1. The strawman proposal did not explicitly mention how python packages (and modules) would be assigned to a distribution and make clear the distinction between packages and distributions
2. The strawman proposal did not explicitly address how optional add-on tools (like setuptools) might manage namespace packages.
3. PKG-INFO possibly makes a poor the conduit for the proposed installation metadata both because its usage in my original proposal confuses packages with distributions and its file format is perhaps inefficient for the purpose.
4. Concerns were raised about the performance penalty for using the side-car style files without version numbers possibly not all of which were located at the top-most level of the directory listed in the python path.
I will respond to each of these in turn below.
1. The strawman proposal did not explicitly mention how python packages (and modules) would be assigned to a distribution and make clear the distinction between packages and distributions
The unstated thought was that the side-car file would contain a line like:
Provided-By: SomeDistribution
that would assign the python package to a distribution. The side-car files would be named like the package, and there would no standard centralized database of distributions. The reasons for proposing it like this are: a. I believe that having side-car files that sit alongside packages because they have the same base name makes the database more transparent to the uninitiated. Just browsing a directory of python packages will allow you to see what's going on. Moving like-names files around manually maintains the integrity and availability of the data. I think that having magic entries in an essentially "hidden" directory somewhere will cause all sorts of trouble that could be avoiding at the cost of a small bit of duplication. b. I assume, perhaps incorrectly, that most distributions contain only a single package.
That said, I do agree that if you are primarily interested in a database of *distributions* (as opposed to *packages*) then something like is proposed in PEP 262 makes more sense (but it would have to be per directory and not site-wide due to the dynamic nature of the python path). This is a trade-off between putting the metadata up front in an obvious and easy to understand way so that it will hopefully have a better chance of being noticed and maintained, versus tucking it away hidden someplace so that even though it is broken, it doesn't bother anyone until they care enough to fix it. *It is this trade-off that I am exploring with this strawman "counter" proposal to PEP 262.*
2. The strawman proposal did not explicitly address how optional add-on tools (like setuptools) might manage namespace packages.
I agree with Floris that the best way to avoid magic is to actually have the sub-packages in a namespace share the same parent directory on disk. Since the goal of my proposal is to create the necessary metadata infrastructure so that add-on tools can be used to manage a standard python installation (i.e. no runtime support), I don't see any other way to support this feature in the proposal. Of course, non-standard features like zipped eggs and such could still be deployed using whatever tools and trickery are necessary to achieve the desired ends.
To support this, we could indeed add a flag inside the side-car file indicating that the package is a namespace package and that one would need to recurse into it to see what is installed. Python-based installers could create the namespace directory on the fly by default or optionally when needed and system packagers could require a namespace system-level package.

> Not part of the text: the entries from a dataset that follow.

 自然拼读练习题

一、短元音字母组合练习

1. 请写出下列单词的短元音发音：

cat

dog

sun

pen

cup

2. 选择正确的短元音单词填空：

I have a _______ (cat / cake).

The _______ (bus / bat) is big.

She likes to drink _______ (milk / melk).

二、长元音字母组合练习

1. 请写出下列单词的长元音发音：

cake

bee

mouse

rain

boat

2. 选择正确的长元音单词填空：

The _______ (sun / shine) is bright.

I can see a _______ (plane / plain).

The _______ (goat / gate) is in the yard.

3. PKG-INFO possibly makes a poor the conduit for the proposed installation metadata both because its usage in my original proposal confuses packages with distributions and its file format is perhaps inefficient for the purpose.

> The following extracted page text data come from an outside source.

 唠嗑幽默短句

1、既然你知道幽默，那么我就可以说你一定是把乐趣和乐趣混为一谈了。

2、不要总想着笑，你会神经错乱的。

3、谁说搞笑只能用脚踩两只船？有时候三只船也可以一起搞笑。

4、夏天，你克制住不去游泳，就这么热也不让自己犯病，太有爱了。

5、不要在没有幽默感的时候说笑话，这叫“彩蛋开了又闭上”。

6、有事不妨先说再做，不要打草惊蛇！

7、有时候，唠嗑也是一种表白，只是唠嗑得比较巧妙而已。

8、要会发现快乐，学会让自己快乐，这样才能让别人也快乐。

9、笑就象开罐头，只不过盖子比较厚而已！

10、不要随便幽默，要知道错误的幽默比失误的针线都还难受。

Using PKG-INFO was just an attempt to be incremental and make use of what is already there. With the practice of including more than cursory documentation in the Description, perhaps it is too much and should be pared down for this purpose, or thrown out altogether if it really isn't the right thing. I'll address performance in the next point.
4. Concerns were raised about the performance penalty for using the side-car style files without version numbers possibly not all of which were located at the top-most level of the directory listed in the python path.
Any add-on tool that actually used the data would very likely need to build a cache of the data using a more efficient representation, particularly if the add-on tool had distribution oriented view of the installation. The goal is not to support runtime scanning and manipulation of the data for use by add-on tools that work with the python path in non-standard ways, but to put in place a mechanism to merely make the metadata available for those who opt-in to the usage of such tools as well as for non-tool users to manually inspect. Once a user opts-in to such an add-on tool, they might be expected to use for all of their installations if they want to avoid rebuilding the database cache etc., but could always resync with whats on disk by explicitly rebuilding the database.